Separate business policies from requirements and interface details: While not one of the tips, in the requirements part, Dave and Andy mention separating the details of interface and business policy. So a request that the system have a tab which lets the user see uncompleted tasks past their due date has both interface details (the tab) which could change based on system convention, and business policy details (overdue -> incomplete tasks past their due date) which may change based on policies (maybe tasks without a due date can be overdue after a few months).
Care about your craft: One of Dave and Andy’s first tips is to care about your craft, and I think it’s an essential bit of wisdom. When you care, you’re always trying to understand and improve. When you care, your heart is in it and you want to do things well. When you care, you do things like read the rest of the book, and go on to read more books or talk about it with people. Caring about your craft is the fuel which drives your future. It was this tip which inspired me to name this blog “Gives a Hoot.”
Use a single editor well: Of all the tips, the recommendation to become proficient in your editor by using it for everything seems to have aged the worst. While this might make sense in a land of vi and emacs, where one text editor is used for editing all text, it’s impossible to ignore the benefits of an IDE and the code-specific extensions that it can do (static analysis, integrated debugging, code search, etc…).
Write code that writes code & Don’t use wizard code you don’t understand: My unease with Dave and Andy’s advice on code generators probably comes from my own experience working with generated code.

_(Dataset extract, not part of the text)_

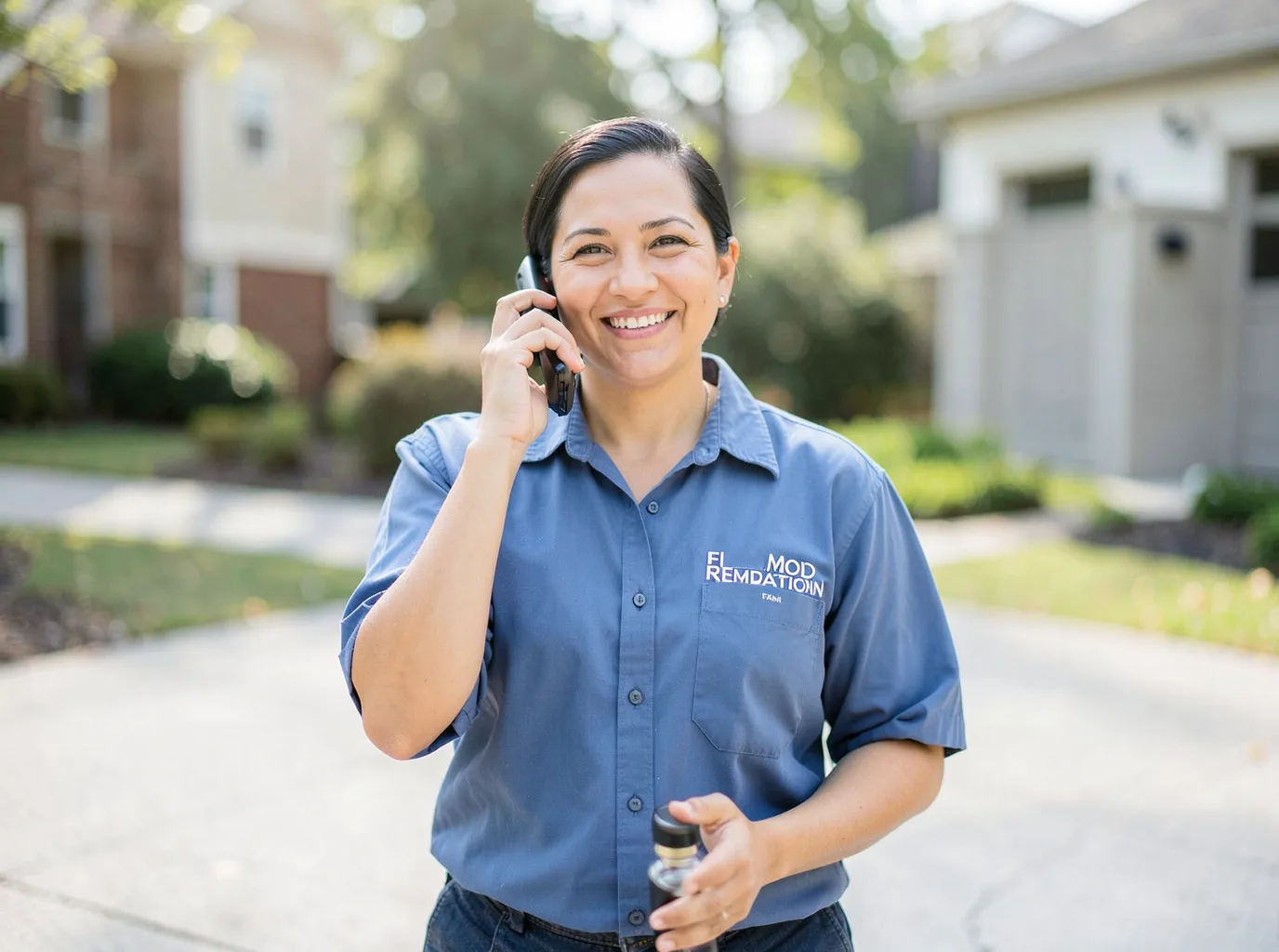 Mold Remediation Oakfield, ME FAQs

I definitely think there are times when it works well – Dave and Andy describe the generation process as part of the build, and I think that it works especially well when you need to use one model to generate code in multiple languages (Dave and Andy give the example of a database schema and object file, and it is certainly invaluable in things like Google’s protobuf or Facebook’s Thrift). However, code generators make it easy to produce huge amounts of code that isn’t well understood – maybe you understand it because you wrote the generator, but will people who pick up the project from you understand it? I like generators as a last resort tool – it’s very easy for them to go wrong.

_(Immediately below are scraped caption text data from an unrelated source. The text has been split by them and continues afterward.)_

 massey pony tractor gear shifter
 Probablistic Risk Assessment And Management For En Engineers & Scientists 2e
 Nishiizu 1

Iceberg Tips: The Pragmatic Programmer is about breadth, not depth. There are many, many more things that could be said about each tip. Since it was published, there have been great, solid treatments of these subjects, and that leaves The Pragmatic Programmer as a handy introduction, perhaps The Original, but just a start. There is no further reading, though maybe that would age what is a timeless book. Maybe what I’m really looking for is some online, up-to-date guide with references for learning more.
Beyond the Book
Atwood reproduced The Pragmatic Programmer‘s Quick Reference Guide on CodingHorror. The quick-reference or the table of contents serve as good overview of what the book covers. If you’re curious, but not enough to put down money, Dave and Andy did an series of 10 interviews with Artima Developer in 2003, covering/repeating most of the book (The link goes to the last in the series, which links to the others). Dave and Andy revisit the book 5 years after its publication in a 2004 interview with O’Reilly’s OnLamp, and talk about what they’ve been doing since. If you still want more, Dave has a blog, though it’s quiet at the moment, and Andy does too, though the topics of The Pragmatic Programmer have passed from their front pages.
It is worth mentioning, and perhaps a fitting encapsulation of this review, that I received my copy of The Pragmatic Programmer as a gift from a colleague of mine who used to have two copies, but decided he didn’t need them anymore and gave them both away to the newest members of his team.